# [Trecho]
....

A linha final não é o fim. Quando o corpo falha, a alma fala. E cada passo vira oração, cicatriz e conquista.

Uma jornada de disciplina, dor, fé e autodescoberta, onde a maratona se torna metáfora da vida. A linha final não encerra nada, apenas revela quem você se tornou no caminho.

Crônica por Marcos Trestin | Trestto

12/2/20257 min read

Hoje minha viagem pela gastronomia será um pouco diferente.
Ela começou lá em janeiro, quando o calendário ainda cheira a missa de Ano-Novo e o sino da capelinha do bairro marca sete badaladas preguiçosas. Enquanto alguns fazem promessas, eu laceio o tênis. O asfalto é minha estrada, meu campo de penitência, meu caminho de Compostela particular. A partir de hoje cada manhã tem um clima próprio, às vezes um calor de deserto, outras, um frio que parece ter sido encomendado do Vaticano, e, em certos dias, uma chuva fina que cai como água benta, mas sem a parte da bênção.

....

# [Dados brutos]
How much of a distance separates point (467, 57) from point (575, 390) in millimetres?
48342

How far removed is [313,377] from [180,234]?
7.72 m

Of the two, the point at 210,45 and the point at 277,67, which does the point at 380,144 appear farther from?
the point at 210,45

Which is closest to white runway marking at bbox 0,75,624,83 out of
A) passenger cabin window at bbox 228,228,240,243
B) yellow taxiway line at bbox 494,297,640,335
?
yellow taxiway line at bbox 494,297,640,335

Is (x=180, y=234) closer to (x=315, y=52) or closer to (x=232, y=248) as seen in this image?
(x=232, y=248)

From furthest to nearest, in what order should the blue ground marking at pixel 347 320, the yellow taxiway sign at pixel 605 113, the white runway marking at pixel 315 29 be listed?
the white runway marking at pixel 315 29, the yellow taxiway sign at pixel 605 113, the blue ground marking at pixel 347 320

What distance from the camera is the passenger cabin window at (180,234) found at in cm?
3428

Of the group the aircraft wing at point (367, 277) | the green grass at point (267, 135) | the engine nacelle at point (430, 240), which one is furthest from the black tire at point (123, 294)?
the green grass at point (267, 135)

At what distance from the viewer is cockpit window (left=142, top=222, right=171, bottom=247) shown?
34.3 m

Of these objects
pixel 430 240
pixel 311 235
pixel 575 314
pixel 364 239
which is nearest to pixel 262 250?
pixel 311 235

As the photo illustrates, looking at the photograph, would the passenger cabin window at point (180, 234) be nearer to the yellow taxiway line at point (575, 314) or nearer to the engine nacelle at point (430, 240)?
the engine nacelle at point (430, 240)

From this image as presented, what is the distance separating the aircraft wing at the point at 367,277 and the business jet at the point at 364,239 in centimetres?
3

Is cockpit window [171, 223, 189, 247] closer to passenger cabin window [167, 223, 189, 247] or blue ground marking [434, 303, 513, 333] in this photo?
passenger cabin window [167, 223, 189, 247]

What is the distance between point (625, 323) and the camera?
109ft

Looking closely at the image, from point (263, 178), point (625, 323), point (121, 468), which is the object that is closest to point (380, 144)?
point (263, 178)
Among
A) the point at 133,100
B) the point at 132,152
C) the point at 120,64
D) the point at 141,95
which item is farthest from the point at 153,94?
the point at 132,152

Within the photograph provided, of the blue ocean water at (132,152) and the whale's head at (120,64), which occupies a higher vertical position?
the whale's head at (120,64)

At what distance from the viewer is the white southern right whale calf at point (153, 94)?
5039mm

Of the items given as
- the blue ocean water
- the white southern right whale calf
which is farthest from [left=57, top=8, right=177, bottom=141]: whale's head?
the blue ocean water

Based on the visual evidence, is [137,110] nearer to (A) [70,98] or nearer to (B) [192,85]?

....

# [Exercício breve A]
De acordo com o trecho, quantas badaladas o sino da capelinha do bairro marca em janeiro?
# [Exercício breve B]
Enumere todos os climas que, conforme o trecho, as manhãs podem apresentar.
# [Exercício breve C]
Explique, com base no trecho, por que a linha final não representa o fim.

# [Resposta A]
Sete badaladas preguiçosas.

# [Resposta B]
- Um calor de deserto
- Um frio que parece ter sido encomendado do Vaticano
- Uma chuva fina que cai como água benta, mas sem a parte da bênção

# [Resposta C]
A linha final não encerra nada; apenas revela quem a pessoa se tornou no caminho.